{81} Her Brother {81}

676 42 2
                                    

.

.

.

Nena merebahkan dirinya di ranjang kamarnya. Menatap penjuru ruangan yang tak berubah meski dia tinggalkan begitu lama. Menarik nafas panjang. Nena nyaris tertidur saat suara ketukan itu terdengar mengagetkannya. Dia tersenyum saat melihat kepala Darga menyembul disana. Segera saja Nena bangkit dan menarik Darga untuk duduk di ranjangnya.

Darga malah langsung tertawa saat melihat banyak foto Nena saat remaja tertempel disana. Nena yang melihat Darga tertawa segera meraih wajah laki-laki itu, bibirnya mengerucut imut.

“Jangan diliatin ih, aku dulu alay!” protes Nena.

Darga malah semakin tertawa. “Kamu lucu tahu, Love. Apalagi yang itu, tuh!” tunjuknya pada foto Nena yang tengah mengerucutkan bibirnya. Rambut panjangnya digelung menjadi dua.

Darga lalu menatap Nena. Menyuarakan kebingungan di kepalanya. “Yang di bawah itu—mama kamu? Bukannya kamu bilang mama kamu udah—“

Nena menghela nafas. Lupa menjelaskan hal yang satu ini kepada Darga. “Kamu tahu kan, Dar, ada istilah step mother di dunia ini. Dan Mama Anjani adalah—thats one, my step mother.” Nena kembali menghela. “Dan cowok yang peluk aku tadi itu Ronny. Anak kandungnya Mama Anjani. Umurnya dua tahun di atasku.”

Darga hanya mengangguk-angguk mendengar penjelasan Nena.
“Jadi papa-mamaku cerai pas aku kelas 5, Dar. Setahun kemudian Papa nikah lagi sama Mama Anjani. Katanya mereka dulu temen lama, apa gitu. Aku nggak paham. Awalnya aku ikut Mama. Tapi semenjak Mama pergi pas aku SMP, aku langsung dibawa Papa. Ya gitulah pokoknya.”

Darga segera memeluk Nena. Memberi kenyamanan untuk calon istrinya itu. Pasti bukanlah hal mudah untuk menceritakan semua itu, meski dengannya sekalipun. “Jangan sedih, Love. Jangan sedih lagi. Ada aku disini.”

Nena baru saja akan membalas pelukan Darga. Namun dia malah mendongak dan memeriksa tubuh Darga di berbagai sisi. Membuat Darga berkerut heran. “Eh, kamu nggak diapa-apain sama Ronny kan, Dar?”

Darga menatap heran lalu menggeleng. “Enggak. Aku bahkan mulai ngobrol tadi sama kakak kamu.” Nena menghembus lega. Membuat Darga lagi-lagi heran. "Emang kenapa sih, Love?"

“Ronny itu jahilnya amit-amit, Dar.” jelas Nena. “Itu juga yang bikin aku males pulang. Males dijahilin Ronny.”

“Jadi bener yang dibilang Papa kamu tadi.
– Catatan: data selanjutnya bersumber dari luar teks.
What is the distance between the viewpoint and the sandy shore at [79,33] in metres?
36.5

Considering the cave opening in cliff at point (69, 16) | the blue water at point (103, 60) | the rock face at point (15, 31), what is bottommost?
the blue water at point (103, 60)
Kalau kamu jarang pulang?”

Nena mengangguk kecil. “Males aja. Aku—bukannya benci sama Mama Anjani sama Ronny. Tapi, kayak—“ Nena tampak sulit menjelaskan. “Rasa sebel itu masih ada, Dar. Dan aku selalu mikir kalau Mama Anjani dan Ronny itu ngerebut Papa dari aku.”

Darga mengangguk-angguk. Tak berkomentar apapun. Karena dia tak tahu bagaimana perasaan Nena waktu itu. Dia hanya mampu memeluk Nena. Memberi kenyamanan untuk perempuan itu. Kenyamanan yang Darga berikan membuat Nena bisa tersenyum kembali.

“Tapi sekarang aku nggak bakal sedih lagi, Dar.” dia mendongak. “Kan aku udah punya kamu. Dan seterusnya bakal sama kamu."

“Iya, Love.” Darga mengelus bahu Nena lalu mengecup keningnya sekilas.

Hingga suara dehaman itu mengagetkan keduanya. Membuat Darga dan Nena segera menjauhkan diri. Nena mendengus malas mendapati Ronny bersandar di pintu. Masih lengakap dengan koko putih dan sarung hijaunya.

"Sorry ya, rumah ini bukan panti pijat plus-plus! Jadi jangan mesuman disini, oke!” Ronny menyindir tajam.

“Syirik aja lo, Ron! Pergi sono! Jangan ganggu gue sama calon laki gue!"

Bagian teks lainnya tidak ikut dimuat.